Vice President Director Protelindo Adam Gifari menjelaskan sepengetahuan Protelindo, tidak ada pengalihan saham SUPR milik Protelindo. Akan tetapi, perusahaan dalam proses untuk mengubah 50 persen saham scriptless miliknya di SUPR menjadi script atau warkat.
"Namun, secara total, kepemilikan saham Protelindo di SUPR tidak berubah," kata Adam menjawab pertanyaan Bisnis, dikutip Jumat (27/1/2023).
Dia melanjutkan, pada Februari nanti, Protelindo akan melakukan pelaporan daftar pemegang saham ke BEI. Menurutnya, dalam pelaporan tersebut akan terlihat tidak ada perubahan kepemilikan saham Protelindo di SUPR.

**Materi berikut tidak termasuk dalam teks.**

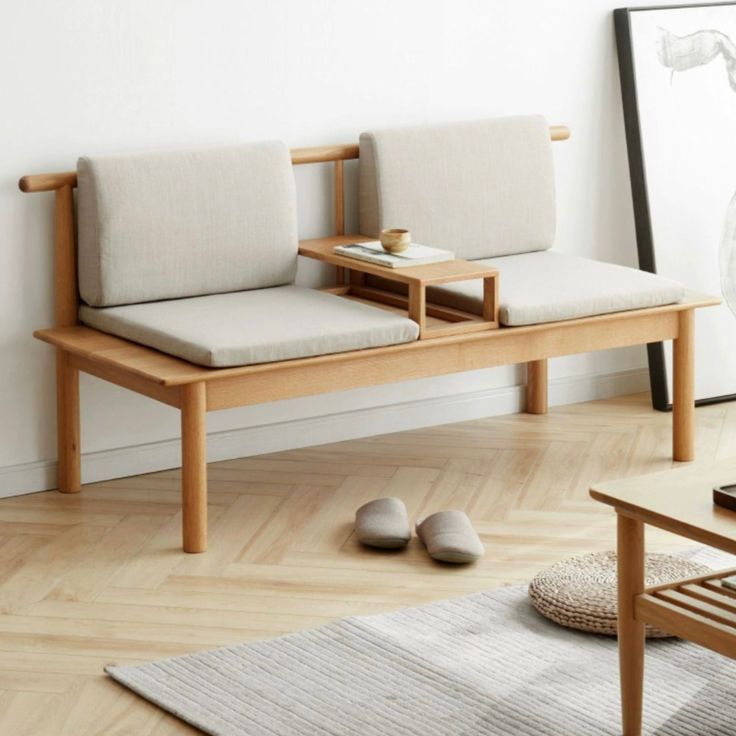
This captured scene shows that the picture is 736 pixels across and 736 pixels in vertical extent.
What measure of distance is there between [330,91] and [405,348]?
89 centimetres

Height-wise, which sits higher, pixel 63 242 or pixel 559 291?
pixel 63 242

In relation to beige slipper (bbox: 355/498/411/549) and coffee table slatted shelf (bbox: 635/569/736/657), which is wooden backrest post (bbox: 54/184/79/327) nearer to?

"Di situ akan terlihat bahwa pada Januari 2023 tidak ada perubahan kepemilikan saham Protelindo atas SUPR, yaitu tetap sekitar 99,99 persen," ucap Adam.
Baca Juga
Sebagaimana diketahui, Grup Djarum melalui Protelindo mengakuisisi saham SUPR pada 2021 lalu. Protelindo mengakuisisi sebanyak 1,06 miliar saham atau 94,03 persen saham SUPR dengan nilai mencapai Rp16,7 triliun.
Adapun, saat ini kepemilikan masyarakat di saham TOWR hanya sebesar 0,04 persen atau sebanyak 480.044 saham. Selain Protelindo, tidak terdapat nama pemegang saham pengendali lain di SUPR. Dengan demikian, jumlah saham SUPR yang beredar di publik ini tercatat belum memenuhi ketentuan free float dari BEI yang sebesar 7,5 persen.
Sebelumnya, Direktur Utama SUPR Juliawati Gunawan Halim mengatakan pihaknya masih memiliki waktu dua tahun untuk pemenuhan free float pemegang saham. Hal ini mengikuti ketentuan yang berlaku terkait pengalihan kembali saham setelah pelaksanaan mandatory tender offer (MTO).
"Ada dua tahun untuk kami memenuhi ketentuan bursa. Go private, saya tidak bisa berkomentar tentang itu, karena hal ini belum pernah dibicarakan dan diputuskan," ujarnya.